It smelled amazing. This could be it, I thought. OK, so it’ll cost me most of my gonads and a good healthy chunk of my cynicism about the whole health food revolution, but Hell, it could be a hot cup of something that I could have to finish a meal...

It was lemon and ginger, and in fact, smelled like a non-congested Lemsip. I took a hopeful sip.

Hot water. It was hot water, with a fantastic smell...absolutely none of which made it to a single one of my taste buds.

I swirled the teabag around for about ten minutes, mashing it against the side of the cup, and stirring, and straining the essence out of it by hand. The smell grew richer and more complex. The taste?
Hot water.

Don’t get me wrong – it’s not like I want to be the guy who raises his hand in that tentative way and says “Erm...what fruit teas do you have?”, so the staff wander off and giggle about his pretentious tastes. In short, “the weirdo.” It would just have filled a gap between water, juice and the corner of dry oblivion into which I feel like I’ve been painted by a combination of diabetes, Xenical and tachycardia. So I went to bed last night feeling like another hopeful avenue had been closed off by a leering, tasteless, lemon and ginger scented disappointment. Well, in point of fact, i went to bed last night like a sulky six-year old who thinks the world is just...SO...UNFAIR!! (Insert pillow-punching, duvet kicking tantrum, complete with own-hair-pulling).
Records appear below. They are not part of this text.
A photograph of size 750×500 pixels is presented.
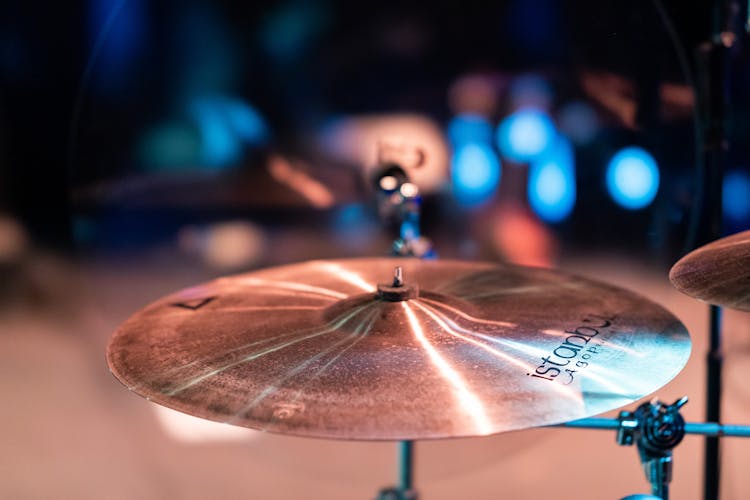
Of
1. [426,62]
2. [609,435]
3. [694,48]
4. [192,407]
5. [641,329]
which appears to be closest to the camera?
[192,407]

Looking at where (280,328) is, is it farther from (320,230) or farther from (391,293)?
(320,230)

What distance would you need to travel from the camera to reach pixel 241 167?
1.36 meters

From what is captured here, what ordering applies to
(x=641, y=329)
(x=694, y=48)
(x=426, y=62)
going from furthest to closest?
1. (x=426, y=62)
2. (x=694, y=48)
3. (x=641, y=329)

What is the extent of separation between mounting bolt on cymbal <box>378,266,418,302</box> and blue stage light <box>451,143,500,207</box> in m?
0.55

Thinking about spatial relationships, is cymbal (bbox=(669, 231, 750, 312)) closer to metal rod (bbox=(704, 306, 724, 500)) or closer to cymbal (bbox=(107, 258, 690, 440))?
cymbal (bbox=(107, 258, 690, 440))

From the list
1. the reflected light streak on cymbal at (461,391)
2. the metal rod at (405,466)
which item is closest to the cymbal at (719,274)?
the reflected light streak on cymbal at (461,391)

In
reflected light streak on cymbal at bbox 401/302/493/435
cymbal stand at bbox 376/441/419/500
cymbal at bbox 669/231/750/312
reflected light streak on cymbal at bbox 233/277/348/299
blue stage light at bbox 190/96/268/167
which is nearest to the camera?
reflected light streak on cymbal at bbox 401/302/493/435

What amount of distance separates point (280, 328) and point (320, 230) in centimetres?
63

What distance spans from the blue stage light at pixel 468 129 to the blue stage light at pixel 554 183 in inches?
4.2

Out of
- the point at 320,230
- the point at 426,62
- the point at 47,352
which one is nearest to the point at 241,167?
the point at 320,230

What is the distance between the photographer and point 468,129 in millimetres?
1335

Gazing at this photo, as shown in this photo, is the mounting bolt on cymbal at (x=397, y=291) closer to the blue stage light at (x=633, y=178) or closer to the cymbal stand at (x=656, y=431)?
the cymbal stand at (x=656, y=431)

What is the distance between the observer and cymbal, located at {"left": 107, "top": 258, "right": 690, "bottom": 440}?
61 cm

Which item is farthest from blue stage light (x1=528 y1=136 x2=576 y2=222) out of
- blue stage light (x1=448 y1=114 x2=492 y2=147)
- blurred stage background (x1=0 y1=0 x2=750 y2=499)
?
blue stage light (x1=448 y1=114 x2=492 y2=147)
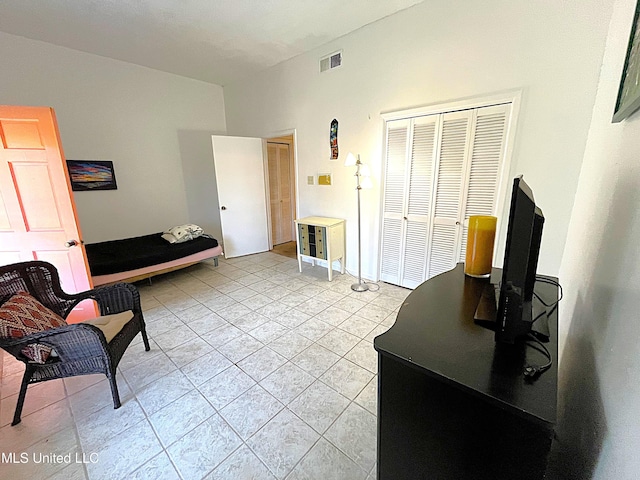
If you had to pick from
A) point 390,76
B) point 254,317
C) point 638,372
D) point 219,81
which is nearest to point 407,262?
point 254,317

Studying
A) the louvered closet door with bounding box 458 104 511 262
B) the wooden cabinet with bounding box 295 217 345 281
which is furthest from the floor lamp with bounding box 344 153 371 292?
the louvered closet door with bounding box 458 104 511 262

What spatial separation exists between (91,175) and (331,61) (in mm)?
3748

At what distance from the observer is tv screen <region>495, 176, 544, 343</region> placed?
79cm

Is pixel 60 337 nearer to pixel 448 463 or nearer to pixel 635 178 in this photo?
pixel 448 463

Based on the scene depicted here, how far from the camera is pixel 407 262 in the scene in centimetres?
315

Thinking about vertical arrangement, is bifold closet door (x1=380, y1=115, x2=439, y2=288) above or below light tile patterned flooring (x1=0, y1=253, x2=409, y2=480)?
above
Went down for breakfast this morning, and was resigned to my juicy fate. D though was a revelation. Firstly, she said, she'd only considered the lemon and ginger to be 'weirdo-tea' because she has a personal loathing of hot lemon. Secondly, she wasn’t prepared to let me do my whole breast-beating, clothes-rending “Oh woe is the martyr that is me” routine, so she asked about the fruit tea options, while I, with a somewhat British mortification, mumbled into my beard that I’d...erm...I’d try the cranberry and raspberry one if that was OK with the waitress, sorry, I know, I’m weird, beat me with sticks and fling poo at me, it’s all I really deserve, I know, I’m sorry, I’m sorry, I’m sorry...

Well...the verdict on Twinings cranberry and raspberry is...not bad. I think I need to shift my expectations somewhat, because the scent of these teas makes you believe they’re gonna taste like hot, strong juices, whereas what you’re actually drinking of course is simply an infusion, rather than a juice. As they’d say in the Valleys of my childhood, it’s “like they threw the fruit in from Cardiff”. But once you adjust your sensory expectations to take account of that fact...it’s not bad.  

So, I guess I might have to hang up my testicles, grow what’s left of my hair into long hippy strands, invest in some tye-die and start listening to Sergeant Pepper, because the future could well be bright. The future could well be fruity.

1 comment:

  1. There are far worse things than fruit teas provided you pick the right flavours. Avoid Camomile like the plague, its not even tasting of hot water! Pick ones with berries, they tend to be good on the whole and personally I say stick with Twinnings. The others taste as if they have (to expand your analogy) thrown from China rather than put anywhere near a cup!